Since arriving in Victoria, Rebecca Desiree has had to cross many bridges to find her way back to meaningful employment. Rebecca is now Special Events Coordinator in the Jobsbank Business Engagement team.
In her previous life, Rebecca would start her day walking along Rue de Geneve. Her walk to work took just a few minutes and included the border crossing from France to Switzerland.
With a background in accounting, Rebecca worked for almost two decades in various roles, and had particularly enjoyed her transition to the tourism industry, and a role as a hotel manager.
It was flexible for a working mum and ideal for an ambitious professional. She took care of day-to-day activities and designed and coordinated detailed itineraries for guests while remaining in her comfort zone, as an introvert by nature.
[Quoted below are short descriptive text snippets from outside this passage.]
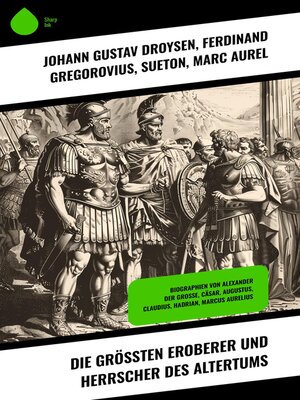 cover image of Die größten Eroberer und Herrscher des Altertums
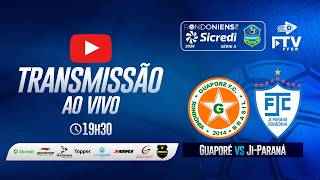 GUAPORÉ FC x JI-PARANÁ | RONDONIENSE SICREDI 2026 - 8ª RODADA | FTV FFER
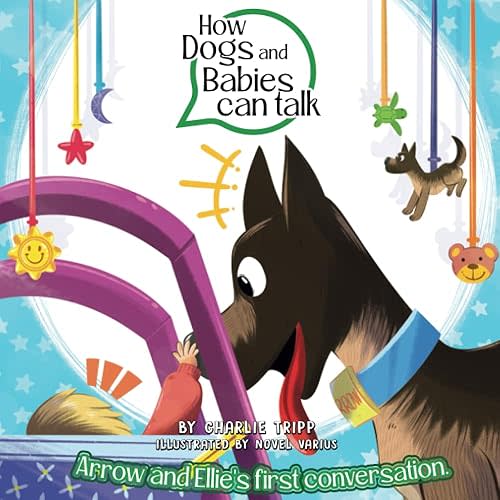 How Dogs and Babies Can Talk: Arrow and Elle’s First Conversation Paperback – November 12, 2022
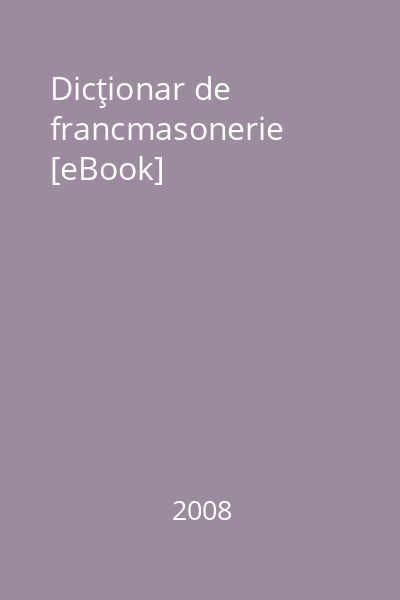 Dicţionar de francmasonerie [eBook]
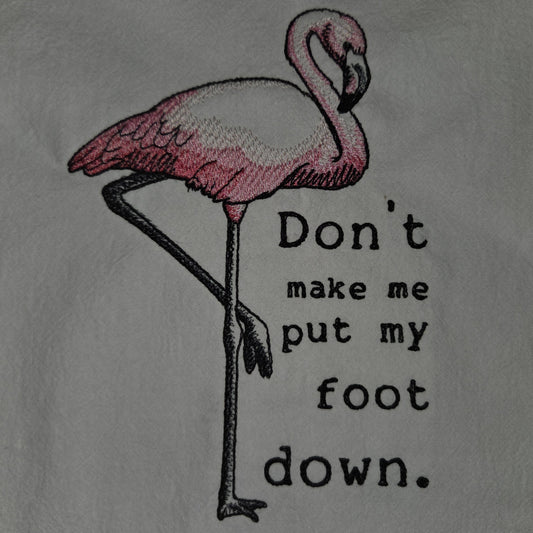 Don't make me put my foot down. (Embroidered CYO)
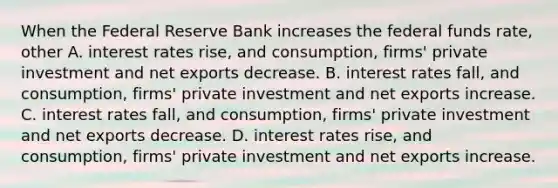 When the Federal Reserve Bank increases the federal funds​ rate, other A. interest rates​ rise, and​ consumption, firms' private investment and net exports decrease. B. interest rates​ fall, and​ consumption, firms' private investment and net exports increase. C. interest rates​ fall, and​ consumption, firms' private investment and net exports decrease. D. interest rates​ rise, and​ consumption, firms' private investment and net exports increase.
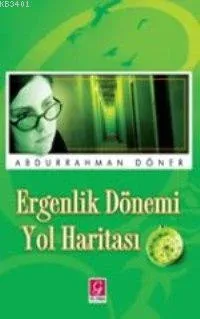 Ergenlik Dönemi Yol Haritası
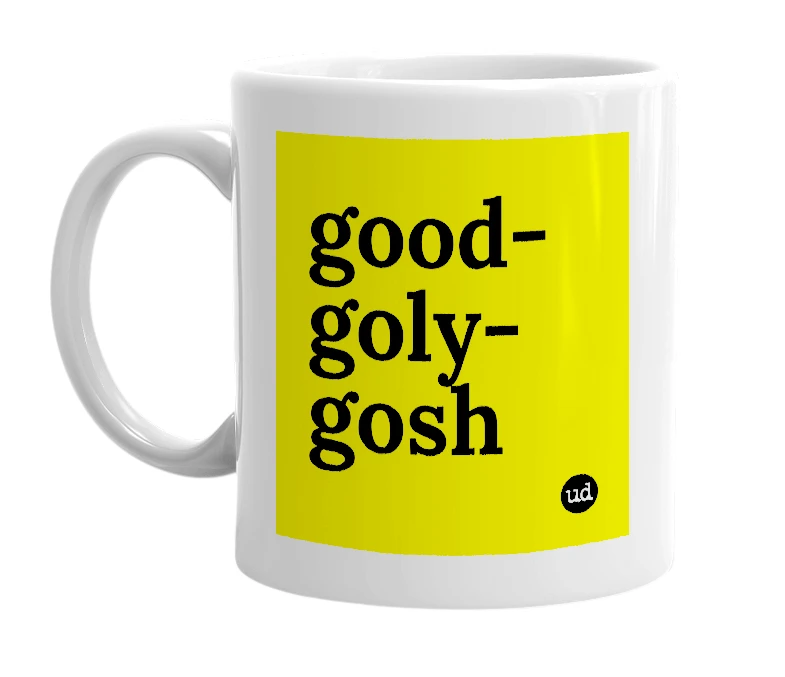 White mug with 'good-goly-gosh' in bold black letters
Two years ago, her husband’s job brought Rebecca and her two young children to Melbourne. Suddenly and shockingly, she went from being a busy professional and working mum to a “migrant with no language,” waiting for her partner visa.
During those first months, Rebecca was not prepared for the paperwork, nor the social isolation. She had no experience of a life without friends, family, or a support network. But most importantly, she had never experienced life without a job.
“I found myself in a bizarre situation,” she recalls. “Where you have no one to talk to, you are alone counting the hours for your partner to return home from work, trying to get through each day. My brain was frozen; I wasn’t thinking like myself anymore, but I tried to keep myself busy. Luckily, I am a book lover. I started language lessons at the local library and have been learning English through books.”
Rebecca began volunteering at the Brotherhood of St. Lawrence Op shops. Working in retail was something she knew how to do, and soon, she was the one training new volunteers. Then one day, she came across a job ad for the Australian Open.
“I sent an email and got a reply. But I was in terror of the language barrier. Then I got the call from Jobsbank. “’Oh you speak French,’ they told me. ‘That’s good.’”
In the meantime, the pandemic had hit, and the city went into lockdown. Rebecca’s interview process was done via Zoom. Through Jobsbank, she received support to apply for the job and prepare for the interviews. She passed the first test; then passed the second.
And then she got the phone call.
“That moment when they told me I got the job, I felt the relief you feel when you are carrying something across. It was the same relief I felt when I gave birth to my children.”
It was a hospitality role in the VIP section, giving directions and helping visitors.
“I felt like I was coming back to life. Those three weeks with the Australian Open were enough for me to feel some self-value returning to my system,” says Rebecca. She then applied via Jobsbank for a role at the Grand Prix. Unfortunately, the event was cancelled before hires could be made.
But Jobsbank came back to her with a job offer to work with employee candidates in special events.
“My first reaction was, ‘but my English is not good enough’,” she remembers. “But nothing seems too difficult for the Business Engagement team. They said, ‘let’s try it out, we’ll start small, and you will have someone to help you with the language.”
The emotion this time was different.
“I felt that I can now cross the bridge. I can continue my way. I was overwhelmed with joy.”
Since then, Rebecca has been working at Jobsbank, building the profiles of candidates and supporting them during Special Event Projects. “I know we cannot fix humans, but we can fix the things around them,’ she says. ‘When I talk to people, I can tell which one is really struggling. That’s why every little story of success gives me joy that is difficult to put in words.”